Жадов, не оборачиваясь, прикрикнул: «Разговорчики в строю!» — хотя отлично понимал, каково сейчас этим коричневым от южного солнца ребятам. Уже завтра он самолично будет раздавать им сагрипин в бутылочках и следить, чтобы они принимали лекарство, но все равно несколько человек свалятся с температурой. Ничего не поделаешь — перемена климата. Впрочем, мичман фыркал: детишки! Дунь на них — сразу начнут чихать!
Мичман имел все основания думать так, потому что за свои тридцать два года не болел ничем, кроме аппендицита, и то в детстве, когда наглотался черемухи с косточками. Никакая перемена климата на него не действовала, и, как все здоровые люди, он с подозрением и иронией относился к любым болезням.
Новичков встречали с оркестром. Все офицеры дивизиона, оказавшиеся в этот час на базе, вышли на просторный плац перед штабам и; ожидая, кутались в плащи и шинели. Капитан-лейтенант Званцев, замполит с БО-270, в шутку предложил сплясать — благо оркестр имеется. Стоявший рядом с ним командир «большого охотника» Ратанов усмехнулся:
— Погоди, еще попляшем. На неделе обещают восемь-девять баллов.
— Ну? — усмехнулся в ответ Званцев. — Нам-то с тобой этот танец не в диковин, ку, а вот новичков на такой погодке обкатать недурно…
Тут же он подумал, что расписывать новичков по кораблям будут только через несколько дней, а сегодня у них затонные баня, концерт, кино и мировой ужин с компотом.
Из всех офицеров дивизиона, пожалуй, капитан-лейтенант Званцев был единственным, кто ожидал прибытия новичков с таким нетерпением. Год назад он выезжал в командировку — отбирать призывников для морских частей пограничных войск, и многие ребята запомнились ему именно тем, что были удивительно славными людьми, с хорошими и честными судьбами. Сейчас ему хотелось встретиться с ними и сделать так, чтобы лучшие попали на БО-270. Званцев знал, что стоит ему дать список командиру корабля — и все будет в порядке.

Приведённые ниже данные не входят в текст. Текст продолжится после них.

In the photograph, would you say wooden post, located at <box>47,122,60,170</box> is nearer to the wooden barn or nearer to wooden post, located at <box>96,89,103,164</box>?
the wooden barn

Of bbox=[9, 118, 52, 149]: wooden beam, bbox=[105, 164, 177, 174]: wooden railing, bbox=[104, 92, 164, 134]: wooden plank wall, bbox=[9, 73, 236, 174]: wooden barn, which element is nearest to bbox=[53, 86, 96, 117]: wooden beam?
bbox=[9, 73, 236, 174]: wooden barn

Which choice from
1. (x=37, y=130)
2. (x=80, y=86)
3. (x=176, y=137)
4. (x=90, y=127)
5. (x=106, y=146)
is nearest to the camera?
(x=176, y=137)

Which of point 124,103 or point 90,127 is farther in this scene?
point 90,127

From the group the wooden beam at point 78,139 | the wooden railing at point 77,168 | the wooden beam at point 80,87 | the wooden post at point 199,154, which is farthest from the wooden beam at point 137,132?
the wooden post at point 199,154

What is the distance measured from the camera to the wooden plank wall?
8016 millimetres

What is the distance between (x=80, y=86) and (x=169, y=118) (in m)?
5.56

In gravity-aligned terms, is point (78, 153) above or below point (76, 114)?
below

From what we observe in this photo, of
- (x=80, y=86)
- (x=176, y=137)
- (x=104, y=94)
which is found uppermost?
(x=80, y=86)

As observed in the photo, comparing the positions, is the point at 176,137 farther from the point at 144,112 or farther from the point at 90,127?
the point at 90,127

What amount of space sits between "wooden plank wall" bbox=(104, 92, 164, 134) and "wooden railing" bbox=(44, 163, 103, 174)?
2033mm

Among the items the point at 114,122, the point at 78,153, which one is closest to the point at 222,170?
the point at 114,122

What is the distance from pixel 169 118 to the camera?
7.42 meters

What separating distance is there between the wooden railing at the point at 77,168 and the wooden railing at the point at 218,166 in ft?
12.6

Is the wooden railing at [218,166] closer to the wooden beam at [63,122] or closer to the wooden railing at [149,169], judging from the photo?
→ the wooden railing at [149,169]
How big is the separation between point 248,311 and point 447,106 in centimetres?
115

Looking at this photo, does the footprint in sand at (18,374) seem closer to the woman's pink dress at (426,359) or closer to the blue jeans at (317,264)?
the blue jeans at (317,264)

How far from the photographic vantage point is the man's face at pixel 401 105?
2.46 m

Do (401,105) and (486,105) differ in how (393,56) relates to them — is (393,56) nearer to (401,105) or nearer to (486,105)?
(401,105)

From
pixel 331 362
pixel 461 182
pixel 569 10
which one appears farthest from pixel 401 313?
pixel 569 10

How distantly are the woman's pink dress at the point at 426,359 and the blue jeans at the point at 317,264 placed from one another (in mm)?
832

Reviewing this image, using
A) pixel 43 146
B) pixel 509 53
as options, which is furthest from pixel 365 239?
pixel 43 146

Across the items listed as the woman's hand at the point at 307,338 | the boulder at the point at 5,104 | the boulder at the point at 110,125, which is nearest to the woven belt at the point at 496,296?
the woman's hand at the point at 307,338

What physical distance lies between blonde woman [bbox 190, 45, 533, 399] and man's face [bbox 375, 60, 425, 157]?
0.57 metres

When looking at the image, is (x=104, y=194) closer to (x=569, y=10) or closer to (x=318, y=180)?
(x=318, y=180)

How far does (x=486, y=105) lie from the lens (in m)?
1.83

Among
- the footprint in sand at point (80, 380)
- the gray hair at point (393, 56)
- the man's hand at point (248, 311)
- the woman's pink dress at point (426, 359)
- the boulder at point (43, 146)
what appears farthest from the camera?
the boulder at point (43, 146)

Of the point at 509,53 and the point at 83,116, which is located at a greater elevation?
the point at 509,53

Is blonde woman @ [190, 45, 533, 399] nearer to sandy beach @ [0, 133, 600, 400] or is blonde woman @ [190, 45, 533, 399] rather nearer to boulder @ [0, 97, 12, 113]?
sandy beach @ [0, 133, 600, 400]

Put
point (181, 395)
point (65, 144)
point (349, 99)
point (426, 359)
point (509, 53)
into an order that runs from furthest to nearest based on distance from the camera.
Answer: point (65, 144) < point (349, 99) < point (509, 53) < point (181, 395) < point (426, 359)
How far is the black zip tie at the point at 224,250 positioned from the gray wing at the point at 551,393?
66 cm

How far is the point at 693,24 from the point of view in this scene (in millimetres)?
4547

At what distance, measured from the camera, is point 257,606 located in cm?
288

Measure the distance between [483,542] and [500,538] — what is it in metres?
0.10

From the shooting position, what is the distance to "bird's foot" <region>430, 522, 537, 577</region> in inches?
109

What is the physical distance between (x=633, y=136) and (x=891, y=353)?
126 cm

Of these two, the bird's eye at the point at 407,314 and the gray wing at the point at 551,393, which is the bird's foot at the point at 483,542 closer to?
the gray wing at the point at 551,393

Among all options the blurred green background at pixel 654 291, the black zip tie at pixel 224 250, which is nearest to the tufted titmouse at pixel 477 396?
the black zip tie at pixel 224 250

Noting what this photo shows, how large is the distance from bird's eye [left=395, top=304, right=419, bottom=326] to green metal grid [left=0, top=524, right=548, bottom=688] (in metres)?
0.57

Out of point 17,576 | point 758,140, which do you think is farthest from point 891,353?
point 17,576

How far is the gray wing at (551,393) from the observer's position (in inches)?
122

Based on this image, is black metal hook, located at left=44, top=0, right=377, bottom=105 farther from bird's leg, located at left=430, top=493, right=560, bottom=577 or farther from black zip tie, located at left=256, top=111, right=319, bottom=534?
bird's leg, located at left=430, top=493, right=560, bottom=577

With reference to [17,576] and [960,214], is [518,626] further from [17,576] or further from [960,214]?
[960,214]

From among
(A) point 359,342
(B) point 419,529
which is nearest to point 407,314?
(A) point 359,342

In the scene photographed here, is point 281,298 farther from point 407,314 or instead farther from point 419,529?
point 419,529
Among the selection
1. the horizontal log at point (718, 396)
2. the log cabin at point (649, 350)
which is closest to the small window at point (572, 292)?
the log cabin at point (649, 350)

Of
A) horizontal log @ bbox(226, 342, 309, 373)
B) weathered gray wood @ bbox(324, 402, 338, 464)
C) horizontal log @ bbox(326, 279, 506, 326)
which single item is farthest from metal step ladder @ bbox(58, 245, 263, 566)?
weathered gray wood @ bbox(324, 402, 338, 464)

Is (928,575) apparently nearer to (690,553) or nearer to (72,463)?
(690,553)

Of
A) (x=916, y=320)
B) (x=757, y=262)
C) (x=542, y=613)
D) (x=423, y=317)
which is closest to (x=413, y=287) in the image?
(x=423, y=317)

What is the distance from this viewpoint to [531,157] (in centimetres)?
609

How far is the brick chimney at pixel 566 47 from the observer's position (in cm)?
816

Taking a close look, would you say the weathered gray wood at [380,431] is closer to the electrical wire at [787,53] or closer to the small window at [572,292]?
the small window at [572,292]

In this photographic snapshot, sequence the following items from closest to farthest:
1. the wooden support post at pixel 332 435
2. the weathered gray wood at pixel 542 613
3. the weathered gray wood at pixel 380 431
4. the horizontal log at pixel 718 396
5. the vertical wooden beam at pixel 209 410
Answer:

Между тем новички уже вошли на территорию базы, оркестр грянул марш, и ковыляющие по прибрежному песку чайки испуганно шарахнулись на другую сторону бухты. Званцев торопливо оглядывал ряды и вдруг улыбнулся — во всяком случае, один из его прошлогодних знакомых есть. Впереди, возвышаясь над другими едва ли не на две головы, вышагивал Вовк. Званцев помнил и его имя, и фамилию. Помнил, как Степан, узнав, куда его хочет взять морской офицер, чуть не заревел горючими слезами. «У меня батя тележного скрипа боится, а вы меня — в море. Пропаду! Честное комсомольское, пропаду». «Ну, — улыбнулся ему тогда Званцев, — не дадим комсомольцу пропасть».
Званцев кивнул на парня и шепнул Ратанову:
— Этого длинного хорошо бы к нам. Мой крестник.
— Ты как барышник, — хмыкнул Ратанов, а сам так и бегал глазами по незнакомым молодым лицам, будто стараясь угадать, кто из них лучший радиометрист, механик, комендор…
Все было, как бывало много раз до этого. Короткая речь командира дивизиона, короткая речь начальника — политотдела, короткая речь «старичка»-старшины, уходящего в запас, — и снова оркестр. Званцев шел на корабль с мичманом Жадовым, и тот гудел обоим баском:
— Ну, я вам доложу, и фрукты среди них есть. Проходим через город, а они отмечают: «Ничего девочки имеются». Или: «Три румба вправо блондинка». Разбаловались на Кавказе. Винишко у них там, рассказывают, рубль за литр.